I am not willing to accept a PR for this, because I guarantee any PR would just add/change 3 or 4 parameters, no tests will be made and that's it. "Worked for me".

Even worse, making it selectable and introduce total madness.

stale[bot] commented 5 years ago

This issue has been automatically marked as stale because it has not had recent activity. It will be closed if no further activity occurs. Thank you for your contributions.

udoL commented 5 years ago

I second this - I have used mdbox on large scale systems, maildir would have killed it with IO. Also, there is no coding required for moving mail to another storage layer, dovecot has a built in "alternative storage" with dbox/mdbox: https://wiki2.dovecot.org/MailboxFormat/dbox.

All my deploys of mailcow I have updated maildir to mdbox. For compression I use ZFS :)

@Lennix - you'll have to update the config in

mailcow-dockerized/data/Dockerfiles/dovecot/docker-entrypoint.sh:

SELECT CONCAT('mdbox:/var/vmail/',maildir) ....

(change the first maildir to mdbox)

and add

mail_location = mdbox:~/

to dovecot.conf

and rebuild your image (https://mailcow.github.io/mailcow-dockerized-docs/u_e-docker-cust_dockerfiles/)

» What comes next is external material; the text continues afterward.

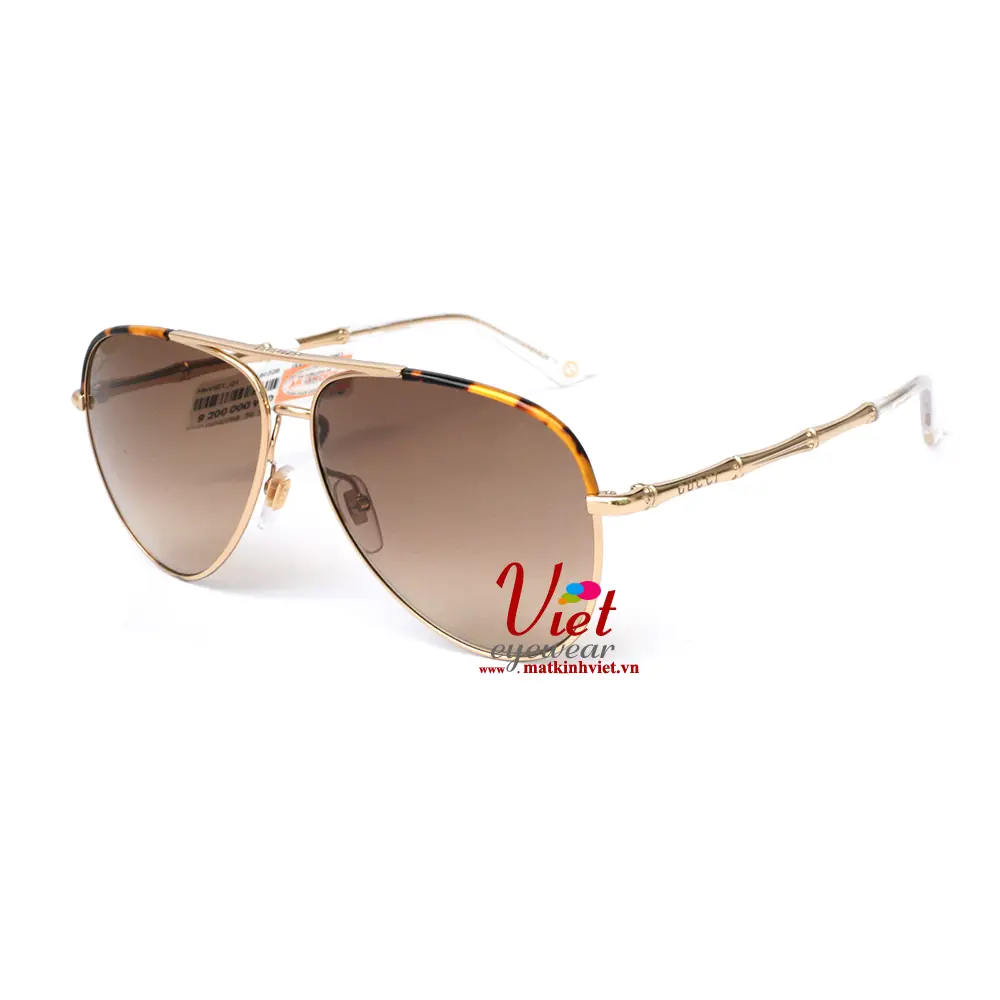 Kính mát Gucci GG4276S J5G/CC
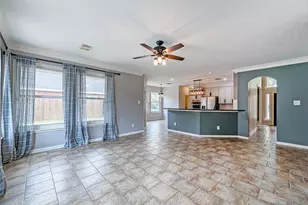 3522 Aspen Glen Ln, Spring, TX 77388 - Photo 23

Another way is to copy your docker-entrypoint.sh to the conf dir and update it, then link it into the image via docker-compose.yml:

      volumes:
        - ./data/conf/dovecot/docker-entrypoint.sh:/docker-entrypoint.sh:ro

I know it's hacky but works for me.

Hi, unfortunality this don't work for me with the actual version... I had to change the attributes entry in the database: update mailbox set attributes='{"force_pw_update":"0","tls_enforce_in":"0","tls_enforce_out":"0","sogo_access":"1","mailbox_format":"mdbox:","quarantine_notification":"never"}' where username='xxxxx@yyyy.de'; I want to switch to mdbox, due to backup issues with maildir - an full backup of millions of small files takes hours (days), which is no issue with mdbox.

lavdnone commented 5 years ago

I had to do it in DB too and change mailbox creation script. Is there a reason this setting is in active DB at all? not that we want to change mailbox format on the fly from admin panel or anything. It is effectively static. Easier would be to have it back at dovecot.conf

smares commented 4 years ago

I understand that mdbox and automatic deduplication can be troublesome, but why isn't mdbox at least configurable?